Konjunktur: Brexit bremst das Wachstum

Ausgabe 12/2016

Großbritanniens Ausscheiden aus der EU bremst auch die deutsche Wirtschaft. Die Arbeitslosenquote dürfte 2017 wieder steigen.

Der Brexit kostet die deutsche Wirtschaft in diesem Jahr kaum Wachstum. 2017 verschärfen sich die Auswirkungen aber deutlich – das deutsche Bruttoinlandsprodukt (BIP) nimmt um einen halben Prozentpunkt weniger zu, als es ohne das britische Votum für einen EU-Austritt der Fall wäre. Das macht sich auch auf dem Arbeitsmarkt bemerkbar. Während der private Konsum als derzeit zentrale Säule des Wachstums recht stabil bleibt, bricht die Investitionsdynamik abrupt wieder ab. Zu diesem Ergebnis kommt die neue Konjunkturprognose des IMK. Danach wächst das deutsche Bruttoinlandsprodukt 2016 um 1,6 Prozent und 2017 um 1,3 Prozent.

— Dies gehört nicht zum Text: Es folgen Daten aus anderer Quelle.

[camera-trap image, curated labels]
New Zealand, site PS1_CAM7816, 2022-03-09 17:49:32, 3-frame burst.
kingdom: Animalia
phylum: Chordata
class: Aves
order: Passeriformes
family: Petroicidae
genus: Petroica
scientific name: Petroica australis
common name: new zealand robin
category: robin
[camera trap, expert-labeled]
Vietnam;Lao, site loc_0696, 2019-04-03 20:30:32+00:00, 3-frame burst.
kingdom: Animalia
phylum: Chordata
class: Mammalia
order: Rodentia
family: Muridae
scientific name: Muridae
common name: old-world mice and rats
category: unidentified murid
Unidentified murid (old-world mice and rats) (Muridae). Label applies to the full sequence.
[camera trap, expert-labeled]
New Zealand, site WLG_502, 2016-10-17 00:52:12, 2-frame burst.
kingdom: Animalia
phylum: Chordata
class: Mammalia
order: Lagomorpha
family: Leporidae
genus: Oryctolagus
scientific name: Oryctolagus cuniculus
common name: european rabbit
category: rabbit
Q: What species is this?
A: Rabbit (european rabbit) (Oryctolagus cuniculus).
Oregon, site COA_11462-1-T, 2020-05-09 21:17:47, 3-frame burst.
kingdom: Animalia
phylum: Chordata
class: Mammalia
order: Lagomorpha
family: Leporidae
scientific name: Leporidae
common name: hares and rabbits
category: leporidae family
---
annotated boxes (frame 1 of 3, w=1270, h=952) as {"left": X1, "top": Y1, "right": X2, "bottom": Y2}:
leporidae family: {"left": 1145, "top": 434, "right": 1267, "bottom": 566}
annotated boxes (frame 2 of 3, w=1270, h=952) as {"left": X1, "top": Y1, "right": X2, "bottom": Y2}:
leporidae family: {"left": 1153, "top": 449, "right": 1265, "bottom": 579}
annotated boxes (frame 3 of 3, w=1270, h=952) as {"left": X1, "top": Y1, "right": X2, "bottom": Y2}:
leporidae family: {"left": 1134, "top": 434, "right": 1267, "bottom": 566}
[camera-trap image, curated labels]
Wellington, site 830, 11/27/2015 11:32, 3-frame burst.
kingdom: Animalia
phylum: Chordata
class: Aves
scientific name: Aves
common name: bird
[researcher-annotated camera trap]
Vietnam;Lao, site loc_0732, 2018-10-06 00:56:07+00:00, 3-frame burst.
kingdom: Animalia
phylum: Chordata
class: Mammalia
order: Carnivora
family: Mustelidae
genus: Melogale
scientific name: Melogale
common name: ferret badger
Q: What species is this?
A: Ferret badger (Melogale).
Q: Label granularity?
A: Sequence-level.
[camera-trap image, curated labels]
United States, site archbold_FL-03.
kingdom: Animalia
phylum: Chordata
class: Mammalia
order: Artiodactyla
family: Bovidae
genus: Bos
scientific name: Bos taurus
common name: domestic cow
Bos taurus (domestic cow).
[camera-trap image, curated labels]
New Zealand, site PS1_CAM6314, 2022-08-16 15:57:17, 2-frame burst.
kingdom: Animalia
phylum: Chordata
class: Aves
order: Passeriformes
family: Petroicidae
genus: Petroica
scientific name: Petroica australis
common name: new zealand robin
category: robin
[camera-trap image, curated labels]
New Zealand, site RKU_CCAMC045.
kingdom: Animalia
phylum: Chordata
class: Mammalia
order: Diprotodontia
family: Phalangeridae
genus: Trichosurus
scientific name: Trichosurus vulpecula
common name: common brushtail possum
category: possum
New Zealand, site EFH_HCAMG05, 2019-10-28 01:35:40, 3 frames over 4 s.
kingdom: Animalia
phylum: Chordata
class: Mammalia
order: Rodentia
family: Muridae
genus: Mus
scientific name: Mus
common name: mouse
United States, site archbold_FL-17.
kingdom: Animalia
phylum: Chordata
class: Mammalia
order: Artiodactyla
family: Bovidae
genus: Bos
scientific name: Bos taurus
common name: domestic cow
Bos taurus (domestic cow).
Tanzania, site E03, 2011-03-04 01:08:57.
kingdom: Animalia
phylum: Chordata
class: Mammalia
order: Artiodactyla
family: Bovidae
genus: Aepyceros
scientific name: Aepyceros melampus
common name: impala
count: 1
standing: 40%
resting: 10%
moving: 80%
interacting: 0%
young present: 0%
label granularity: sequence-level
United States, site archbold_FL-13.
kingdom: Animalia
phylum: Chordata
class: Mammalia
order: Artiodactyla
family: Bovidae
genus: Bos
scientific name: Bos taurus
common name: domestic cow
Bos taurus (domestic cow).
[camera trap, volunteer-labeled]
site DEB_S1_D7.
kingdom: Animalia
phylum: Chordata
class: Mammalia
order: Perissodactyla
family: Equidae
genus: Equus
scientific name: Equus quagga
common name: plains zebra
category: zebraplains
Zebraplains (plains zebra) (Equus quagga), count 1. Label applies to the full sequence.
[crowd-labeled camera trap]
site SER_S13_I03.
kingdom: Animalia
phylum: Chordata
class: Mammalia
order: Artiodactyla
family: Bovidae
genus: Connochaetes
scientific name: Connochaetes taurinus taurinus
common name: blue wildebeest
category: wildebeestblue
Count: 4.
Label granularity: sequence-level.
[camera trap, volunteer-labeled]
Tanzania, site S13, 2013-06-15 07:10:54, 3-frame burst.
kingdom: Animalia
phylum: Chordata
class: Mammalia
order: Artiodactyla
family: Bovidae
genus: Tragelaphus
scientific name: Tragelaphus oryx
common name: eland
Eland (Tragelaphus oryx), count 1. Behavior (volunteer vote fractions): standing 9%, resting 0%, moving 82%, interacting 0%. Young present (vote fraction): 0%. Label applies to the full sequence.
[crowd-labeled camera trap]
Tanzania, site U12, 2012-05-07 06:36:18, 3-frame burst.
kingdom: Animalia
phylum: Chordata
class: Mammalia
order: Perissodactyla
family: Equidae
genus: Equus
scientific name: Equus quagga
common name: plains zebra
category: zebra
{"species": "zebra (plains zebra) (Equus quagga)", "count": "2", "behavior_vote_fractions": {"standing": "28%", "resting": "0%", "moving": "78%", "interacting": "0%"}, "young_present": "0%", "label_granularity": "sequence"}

Auf den deutschen Arbeitsmarkt wirkt sich die Eintrübung in diesem Jahr geringfügig, 2017 dann aber spürbar aus: Trotz Zuwanderung sinkt die Zahl der Arbeitslosen im Jahresdurchschnitt 2016 noch einmal leicht um 60.000 Personen. 2017 nimmt sie bei weiter steigender Beschäftigung wegen des wachsenden Arbeitsangebots und der wirtschaftlichen Abkühlung um rund 290.000 Personen zu und liegt dann im Jahresdurchschnitt wieder knapp über drei Millionen.

„Die kurzfristigen Auswirkungen des Brexit sind in Deutschland nicht katastrophal, aber doch schmerzlich genug“, sagt Gustav Horn, wissenschaftlicher Direktor des IMK. „Die deutlich gewachsene Unsicherheit trifft uns an einem ganz empfindlichen Punkt: Gerade sah es so aus, als ob die Unternehmen ihre hartnäckige Zurückhaltung bei den Investitionen langsam aufgeben würden. Das dürfte sich jetzt erledigt haben.“ Für 2017 prognostizieren die Ökonomen, dass die Ausrüstungsinvestitionen nur noch um 0,8 Prozent zulegen, nach bereits mäßigen 4 Prozent in diesem Jahr. „Außerdem bleibt ein relevantes Risiko, dass sich die Turbulenzen an den Finanzmärkten nicht in nächster Zeit beruhigen, sondern sich bis 2018 fortsetzen. Dann könnte das deutsche Wachstum im kommenden Jahr sogar knapp unter ein Prozent rutschen“, erklärt Horn. Das IMK plädiert in dieser Situation dafür, die lange vernachlässigten öffentlichen Investitionen zu steigern, etwa in den Bereichen Infrastruktur, Bildung und Energieeffizienz. Damit könnten sie auch den Unternehmensinvestitionen dringend benötigte Impulse verleihen. Dies wäre dem IMK zufolge auch ohne Brexit schon sinnvoll gewesen und derzeit leicht zu bewerkstelligen: „Die Bedingungen für höhere öffentliche Investitionen sind denkbar günstig“. Schließlich müsse der deutsche Staat selbst für Kredite mit langen Laufzeiten derzeit praktisch keine Zinsen zahlen.

Allenfalls in einer Hinsicht könne man dem Brexit etwas Gutes abgewinnen, schreiben die IMK-Forscher: Wenn die Importe schneller wachsen als die Ausfuhren, bremse das die Zunahme des hohen deutschen Leistungsbilanzüberschusses. Die konsumgestützte Konjunktur sei „robuster und insofern nachhaltiger, als sie nicht zu einer Verschärfung der bestehenden außenwirtschaftlichen Ungleichgewichte beiträgt“, schreiben die Forscher. Das sei in einer Phase deutlich erhöhter Unsicherheit durch den Brexit besonders wichtig.

Stärker als Deutschland dürfte nach der Analyse der Forscher nicht nur Großbritannien selbst unter dem EU-Austritt zu leiden haben. Auf dem Umweg über die Finanzmärkte könnten die Finanzierungsschwierigkeiten von Staaten und Unternehmen in Südeuropa wieder zunehmen. Simulationsrechnungen zeigen, dass Italien in die Stagnation fallen und sich die griechische Rezession noch einmal deutlich verschärfen könnte.